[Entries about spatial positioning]
>> begin
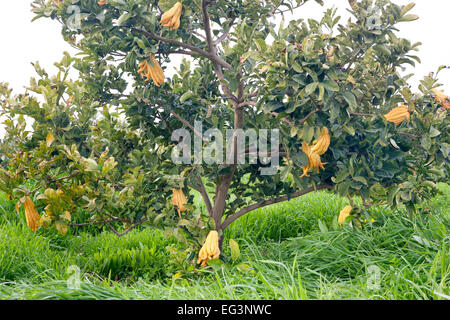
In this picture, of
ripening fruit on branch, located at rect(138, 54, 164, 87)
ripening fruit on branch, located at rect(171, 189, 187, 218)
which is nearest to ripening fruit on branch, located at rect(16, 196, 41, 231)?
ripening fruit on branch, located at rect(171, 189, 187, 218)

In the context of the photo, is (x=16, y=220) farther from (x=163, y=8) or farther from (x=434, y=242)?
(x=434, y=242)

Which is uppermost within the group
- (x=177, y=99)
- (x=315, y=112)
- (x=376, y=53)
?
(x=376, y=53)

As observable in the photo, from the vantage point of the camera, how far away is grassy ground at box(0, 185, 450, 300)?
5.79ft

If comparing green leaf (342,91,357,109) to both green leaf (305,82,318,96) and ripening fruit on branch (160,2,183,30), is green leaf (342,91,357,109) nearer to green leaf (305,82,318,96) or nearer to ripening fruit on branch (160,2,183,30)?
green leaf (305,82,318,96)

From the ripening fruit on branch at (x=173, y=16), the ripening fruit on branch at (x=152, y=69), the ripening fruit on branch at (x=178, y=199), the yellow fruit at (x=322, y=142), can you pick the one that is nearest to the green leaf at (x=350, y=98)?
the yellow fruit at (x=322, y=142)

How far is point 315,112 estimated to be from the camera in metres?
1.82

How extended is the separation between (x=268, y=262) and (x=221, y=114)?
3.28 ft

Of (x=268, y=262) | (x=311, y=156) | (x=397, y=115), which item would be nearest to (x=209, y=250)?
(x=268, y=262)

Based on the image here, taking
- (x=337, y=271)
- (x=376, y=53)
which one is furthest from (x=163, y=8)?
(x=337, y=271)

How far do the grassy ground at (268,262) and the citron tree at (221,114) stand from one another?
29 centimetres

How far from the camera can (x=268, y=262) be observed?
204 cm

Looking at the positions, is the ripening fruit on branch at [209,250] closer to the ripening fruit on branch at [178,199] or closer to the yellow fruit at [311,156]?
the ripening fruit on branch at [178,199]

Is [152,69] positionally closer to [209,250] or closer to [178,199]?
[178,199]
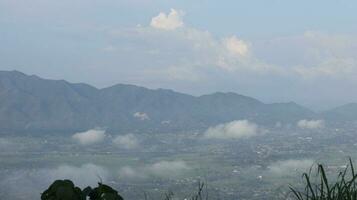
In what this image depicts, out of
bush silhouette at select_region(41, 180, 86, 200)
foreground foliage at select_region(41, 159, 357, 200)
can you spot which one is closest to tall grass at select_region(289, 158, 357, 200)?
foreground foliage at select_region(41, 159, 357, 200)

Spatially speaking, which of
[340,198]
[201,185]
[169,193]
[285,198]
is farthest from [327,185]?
>> end
— PROBLEM TO WORK ON —
Recast the lines from the one containing "Of (x=268, y=262)" up to and including the one containing "29 centimetres" as a numbered list, leaving out any blank lines.

— RESPONSE —
1. Of (x=268, y=262) | (x=311, y=156) | (x=397, y=115), which item would be nearest to (x=209, y=250)?
2. (x=268, y=262)
3. Based on the image here, taking
4. - (x=337, y=271)
5. - (x=376, y=53)
6. which one is furthest from (x=163, y=8)?
7. (x=337, y=271)
8. How far do the grassy ground at (268,262) and the citron tree at (221,114) stand from one another?
9. 29 centimetres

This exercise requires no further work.